February 24, 2014
Neurodegenerative diseases are often a result of protein deposits, which can damage nerve cells. In the case of Parkinson’s, deposits of aggregated synuclein proteins become visible in the brain when viewed under the microscope. Precursors of these deposits, the so-called oligomers, are highly neurotoxic. For humans, this can result in muscle tremors, movement disorders and muscular rigidity. These disease-causing protein deposits, which are caused by so called prion proteins, are also found with the Creutzfeld-Jakob disease. Working in teams, both Armin Giese, research group leader at the Center for Neuropathology and Prion Research at the Ludwig-Maximilians-Universität and Christian Griesinger, Director at the Max Planck Institute for Biophysical Chemistry, Department of NMR-based Structural Biology have developed a drug candidate that has prevented the formation of the toxic oligomeric forms of protein, thereby delaying the progression of neuronal damage to an extent previously unattained and thus prolonging the disease-free phase.

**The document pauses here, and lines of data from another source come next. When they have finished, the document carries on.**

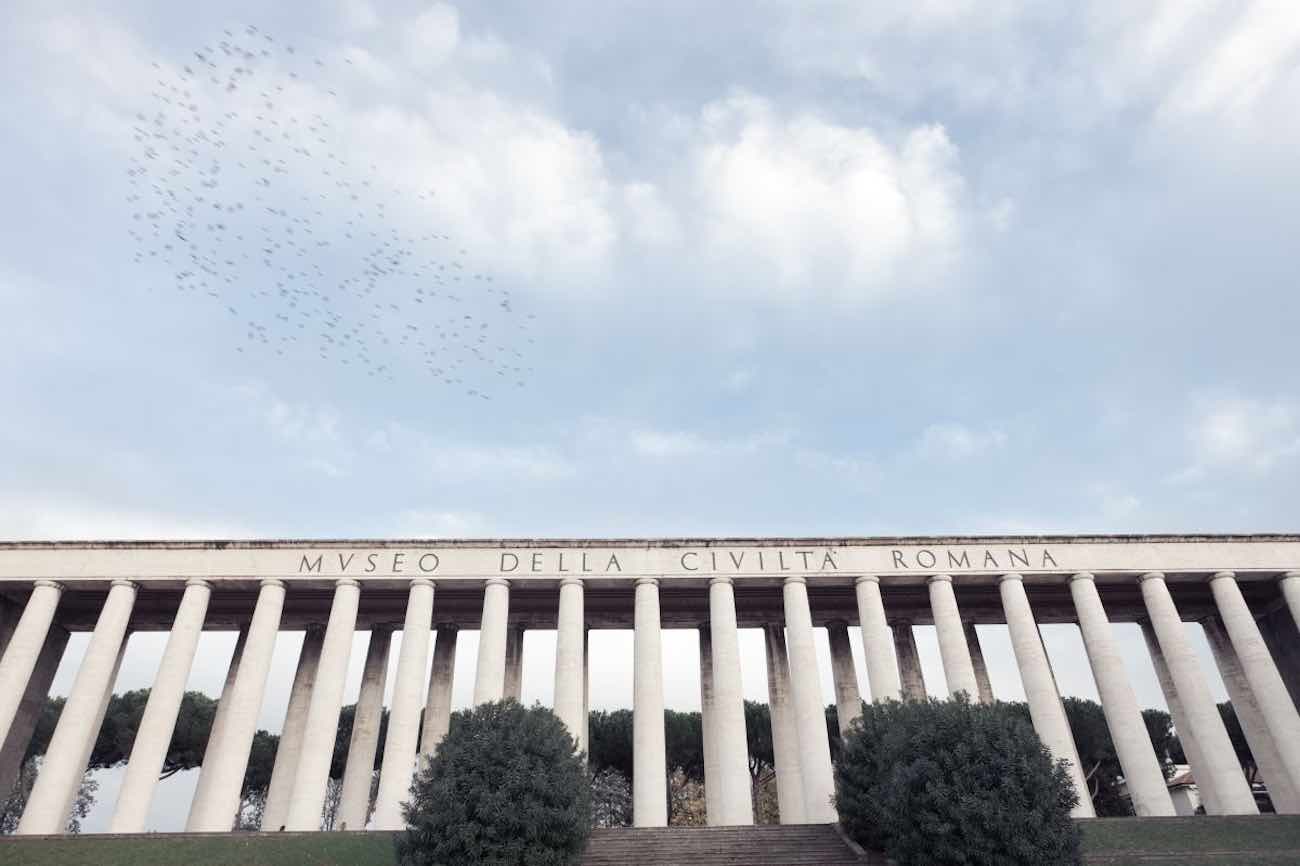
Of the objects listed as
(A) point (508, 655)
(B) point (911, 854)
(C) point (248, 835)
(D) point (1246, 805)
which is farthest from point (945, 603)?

A new feature is that the active substance called anle138b targets directly and specifically oligomer forms of protein. Thus, anle138b prevents the aggregation and formation of new, disease-relevant oligomer protein forms. The synthesized drug, which was administered with food to the test mice, is tolerated very well in therapeutic doses and effectively penetrates the blood-brain barrier, thereby reaching high levels in the brain with a small dosage. The pre-clinical study found that mice exposed to anle138b had significantly longer survival times and were able to display better motor coordination than their untreated siblings.
In the future, diseases such as Parkinson’s could possibly be slowed down or even stopped with anle138b as disease-related processes are directly inhibited. However, the new substance is not only effective for diseases such as Parkinson’s. Positive research results show that anle138b is effective with Creutzfeld-Jakob by effectively inhibiting the aggregation of pathogenic protein deposits, and treated mice survive significantly longer. Likewise, the results in mouse models for Alzheimer’s are encouraging. Managing Director Torsten Matthias says that “due to the study results so far, the MODAG GmbH seriously gives me hope that with this new substance we will be able to offer much-needed help for Parkinson’s and Alzheimer’s to patients with an early stage and safe therapy.”
The underlying basic technology was patented as a joint invention of the Ludwig-Maximilians-Universität and the MPI for Biophysical Chemistry, and was exclusively licensed by MODAG GmbH. “We are pleased that we could help to bundle the research competencies of the Ludwig-Maximilians-Universität München and the Max Planck Institute for Biophysical Chemistry in the field of drug research in a targeted way into this promising spin-off company,” says Peer Biskup, Managing Director of the Bayerische Patentallianz, the patent marketing agency of the Bavarian universities and universities of applied sciences. “In addition to outstanding research skills, MODAG also has the necessary development skills and extensive business know-how,” adds Astrid Giegold, Start-up & Portfolio Manager at Max Planck Innovation, the technology transfer organization of the Max Planck Society.